From rendering video game graphics to powering nearly every AI model on the planet, NVIDIA's rise is no accident. We break down the three-decade stack of bets — GPUs, CUDA, and now open models — that made one chipmaker the most valuable company in history.
NVIDIA logo on a black signboard outside the company's Santa Clara headquarters building.
July 10, 2026 10:36 PM IST | Written by Rutvik Sappadla | Edited by Vaibhav Jha

Be it its CEO Jensen Huang’s “rockstar-ish” last moment hitchhike with President Trump’s entourage to China, or the soaring stock prices and a market cap hovering near $5 trillion or the fact that the ongoing International Conference on Machine Learning (ICML) 2026 has about 2000 accepted papers citing its GPUs, NVIDIA has clearly dominated the markets, academia and headlines.
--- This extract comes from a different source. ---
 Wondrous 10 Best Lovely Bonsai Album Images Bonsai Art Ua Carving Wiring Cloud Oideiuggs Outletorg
So how did Huang and NVIDIA manage to become so ubiquitous and carve out a commanding position across much of the AI stack?
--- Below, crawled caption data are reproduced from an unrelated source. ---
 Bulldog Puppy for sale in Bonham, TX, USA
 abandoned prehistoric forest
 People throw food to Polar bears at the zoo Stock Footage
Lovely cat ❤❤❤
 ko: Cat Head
To really grasp NVIDIA’s sharp ascent, we need to understand how AI models are built and the infrastructure and tools they’re built using.

What are AI Models, Their Training and Infrastructure ?

AI models are essentially machine learning algorithms – be it neural networks or some other type – that have been trained on ginormous datasets, and post training, they are phenomenal at pattern recognition and prediction. They generate text, audio, video, process data and offer actionable insights from them.

Now because the datasets that are used to train AI models are so huge in size, normal CPUs ( Central Processing Units ) having highly capable but a limited number of cores- becomes highly time inefficient and almost impractical for AI models to be trained upon.

The training of AI models has always been very suitable to another piece of technology which Huang and co have been developing and perfecting / improving upon over years at NVIDIA , the Graphics Processing Unit (GPU) .

How are GPUs different from CPUs?

The GPU as its name suggests was hardware originally built to render graphics , primarily for video games. GPU’s unlike their cousin CPU’s have far many cores. Albeit less powerful , these cores can parallelly perform tasks and execute operations – making the GPU much more time efficient and perfectly suitable for training AI models which essentially entails the repetition of the same operation a great many times , the perfect case for parallelization and thus the ideal workload for a GPU.

Founded in 1993, NVIDIA witnessed its first major success when it released GeForce 256 in 1999 which was at the time marketed as the world’s first true GPU.

Following this NVIDIA also secured the contract to build the graphics hardware for Microsoft’s original Xbox. While GPUs were originally built to render graphics , primarily for video games, in 2006 NVIDIA’s decision to launch CUDA (Compute Unified Device Architecture ) completely shifted the paradigm for computing .

What is CUDA?

CUDA is NVIDIA’s platform for accelerated computing and provides the software layer that enables applications to harness the power of GPUs. With CUDA , NVIDIA opened the gates to the use of GPUs for highly intensive parallel processing tasks . Prior to the release of CUDA , only through tedious and cumbersome techniques could GPUs be applied to general purpose computing.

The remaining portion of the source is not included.